Persona, familia y sociedad son realidades inseparables. Y la comunicación se encarga de estrechar sus lazos. Así, juntas componen un trío de extraordinario valor. Como señalaba Leonardo Polo, pensador al que me he referido en otras ocasiones, “la familia, la empresa y la universidad son tres tipos de empresa, que pueden hacerse cargo de la marcha de la historia en este momento. Descartada la vieja política, que sólo es capaz de provocar bandazos o compromisos, con lo que el fondo de los asuntos permanece empantanado, las instituciones aptas son las tres mencionadas: la familia, la empresa y la Universidad, la cual es, por una parte, un peculiarísimo tipo de empresa, y, por otra, el representante, en el nivel superior, del sistema educativo. En estas tres instituciones se concentra la energía social, pues la iniciativa humana se pone en marcha en la medida en que tales instituciones dan de sí. Eso lleva a hacer dos observaciones inaplazables: 1) Es preciso favorecerlas, porque en parte están aquejadas por las deficiencias antes señaladas. 2) Las tres instituciones han de intensificar sus relaciones, pues sus defectos se deben al mal encaje mutuo”.

Iniciativa humana

No pienso que sea exagerado afirmar que el futuro está en manos de la familia, de la empresa y de la universidad, siempre y cuando estas tres realidades vayan de la mano. Si se separan, si cada una quisiera ir por su cuenta, entonces naufragaría la iniciativa humana. La empresa no es autosuficiente, de la misma manera que tampoco lo es la familia ni la universidad.
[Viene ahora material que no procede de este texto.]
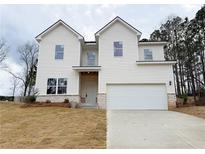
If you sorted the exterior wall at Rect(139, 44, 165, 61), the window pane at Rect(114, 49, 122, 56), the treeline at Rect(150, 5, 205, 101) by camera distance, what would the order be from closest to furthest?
the window pane at Rect(114, 49, 122, 56) < the exterior wall at Rect(139, 44, 165, 61) < the treeline at Rect(150, 5, 205, 101)

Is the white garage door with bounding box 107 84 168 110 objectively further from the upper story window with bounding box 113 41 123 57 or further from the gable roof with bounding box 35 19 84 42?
the gable roof with bounding box 35 19 84 42

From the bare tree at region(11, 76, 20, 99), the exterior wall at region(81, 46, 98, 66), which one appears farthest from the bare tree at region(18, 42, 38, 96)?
the exterior wall at region(81, 46, 98, 66)

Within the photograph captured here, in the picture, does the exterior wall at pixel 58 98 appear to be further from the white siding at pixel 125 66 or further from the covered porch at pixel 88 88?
the white siding at pixel 125 66

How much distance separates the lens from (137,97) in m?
18.1

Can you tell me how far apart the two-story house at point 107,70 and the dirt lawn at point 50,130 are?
5272 mm

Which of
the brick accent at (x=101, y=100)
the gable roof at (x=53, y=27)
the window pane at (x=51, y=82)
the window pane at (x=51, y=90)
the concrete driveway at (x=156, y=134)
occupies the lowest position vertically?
the concrete driveway at (x=156, y=134)

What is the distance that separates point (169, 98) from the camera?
1809 cm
  Mejorar la familia, la empresa y la universidad resulta imposible en un clima de desconfianza o de miedo. Cuando el hijo no puede fiarse de sus padres, cuando los padres no depositan su confianza en él, cuando en la empresa el jefe se muestra reacio con sus empleados, cuando los profesores rechazan cualquier vínculo con sus alumnos –más allá del profesional-, cuando los proveedores temen a sus clientes… entonces falla la confianza, se deteriora la comunicación y, en última instancia, se atenta contra la caridad.
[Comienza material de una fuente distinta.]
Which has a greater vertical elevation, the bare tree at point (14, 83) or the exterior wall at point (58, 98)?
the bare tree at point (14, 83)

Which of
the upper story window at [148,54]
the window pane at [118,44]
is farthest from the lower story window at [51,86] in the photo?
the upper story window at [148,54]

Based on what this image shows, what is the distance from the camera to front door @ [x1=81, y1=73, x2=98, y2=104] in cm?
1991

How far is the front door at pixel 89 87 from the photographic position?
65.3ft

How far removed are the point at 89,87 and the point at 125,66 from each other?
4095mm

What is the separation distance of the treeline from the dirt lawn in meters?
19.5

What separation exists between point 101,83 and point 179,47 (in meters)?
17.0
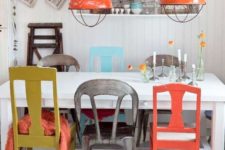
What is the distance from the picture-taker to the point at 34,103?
10.8 feet

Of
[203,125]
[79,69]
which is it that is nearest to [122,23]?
[79,69]

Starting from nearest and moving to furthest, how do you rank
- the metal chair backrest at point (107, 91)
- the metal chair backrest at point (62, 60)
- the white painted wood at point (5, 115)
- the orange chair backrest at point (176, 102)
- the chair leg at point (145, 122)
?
1. the orange chair backrest at point (176, 102)
2. the metal chair backrest at point (107, 91)
3. the white painted wood at point (5, 115)
4. the chair leg at point (145, 122)
5. the metal chair backrest at point (62, 60)

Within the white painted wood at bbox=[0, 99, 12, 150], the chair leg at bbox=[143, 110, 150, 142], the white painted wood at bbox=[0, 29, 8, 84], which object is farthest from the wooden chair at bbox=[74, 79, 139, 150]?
the white painted wood at bbox=[0, 29, 8, 84]

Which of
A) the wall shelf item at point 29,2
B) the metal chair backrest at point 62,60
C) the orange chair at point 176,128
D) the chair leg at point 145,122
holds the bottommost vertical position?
the chair leg at point 145,122

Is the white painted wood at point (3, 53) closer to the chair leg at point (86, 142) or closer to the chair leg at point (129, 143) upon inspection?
the chair leg at point (86, 142)

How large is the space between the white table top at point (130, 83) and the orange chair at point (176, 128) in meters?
0.28

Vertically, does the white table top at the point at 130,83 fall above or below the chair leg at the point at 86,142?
above

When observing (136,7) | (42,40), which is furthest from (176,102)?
(42,40)

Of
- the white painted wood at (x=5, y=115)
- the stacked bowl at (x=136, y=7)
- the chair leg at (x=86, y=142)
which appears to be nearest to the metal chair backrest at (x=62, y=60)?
the stacked bowl at (x=136, y=7)

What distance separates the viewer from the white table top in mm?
3525

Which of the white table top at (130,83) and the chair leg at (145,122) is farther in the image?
the chair leg at (145,122)

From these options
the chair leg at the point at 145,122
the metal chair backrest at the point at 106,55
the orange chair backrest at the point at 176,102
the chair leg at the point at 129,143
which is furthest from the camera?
the metal chair backrest at the point at 106,55

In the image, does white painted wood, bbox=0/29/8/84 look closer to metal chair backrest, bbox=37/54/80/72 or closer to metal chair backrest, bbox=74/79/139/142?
metal chair backrest, bbox=37/54/80/72

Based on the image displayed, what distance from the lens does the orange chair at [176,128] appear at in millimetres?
3184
            El mandamiento del amor, el primero y más claramente defendido por Jesucristo, debe aplicarse en nuestros círculos más íntimos. De nada sirve atender al mendigo o dar limosna en la iglesia si antes no hemos perdonado al hermano, si no hemos mostrado comprensión con nuestros padres,  si criticamos al compañero de trabajo o si engañamos a un pariente para obtener un beneficio personal.